**DOCUMENT SECTION**
# W.P.HARTLEY LIVERPOOL?



## DOLANBADGER (Mar 20, 2005)

Not sure if this is the correct place to post?Is this a jar that those nice pot lid's would have been on?How old,are there many around? Thanks.


----------



## DOLANBADGER (Mar 20, 2005)

Bottom picture  
 Thanks


----------



## grimdigger1 (Mar 20, 2005)

Hi Dolanbadger
 unfortunatley these were not designed to have a pottery lid,,they were sealed with greaseproof paper tied around the top,that is what the groove on the side is for..
 These jars contained jam or marmalade and were used from 1900 - 1930s
 Hartleys also do a larger jar with the lighthouse trademark transfered on the front of it.

**TASK BRIEF**
Write the next part of the forum thread about the W.P. Hartley jar, continuing after its last post. The listing has no role in what you are asked to do.

**INPUT DATA**
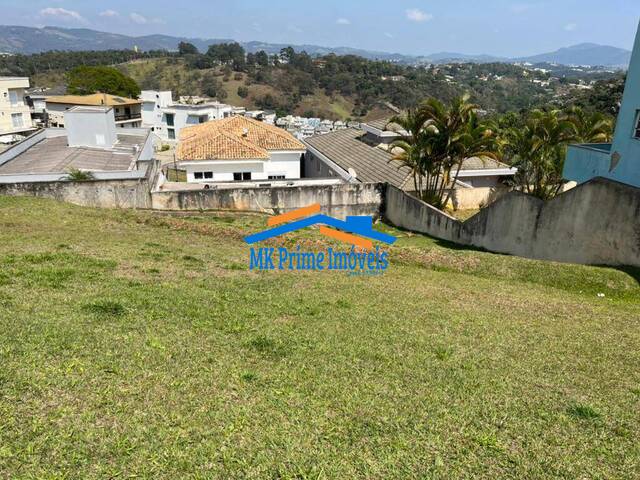 #14291 - Terreno em condomínio para Venda em Santana de Parnaíba - SP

**EXERCISE OUTPUT**
 These jars have no real value in the Uk and are buried again when found , on a 1920s site you could find 30+ in a day..


----------



## DOLANBADGER (Mar 20, 2005)

*RE: W.P.HARTLEY LIVERPOOL?reply to grimdigger 1*

Hello grimdigger1.
                             Thanks for the interesting info.This was probably the first piece of stoneware I ever dug,thought it was neat and now I  know a bit about it.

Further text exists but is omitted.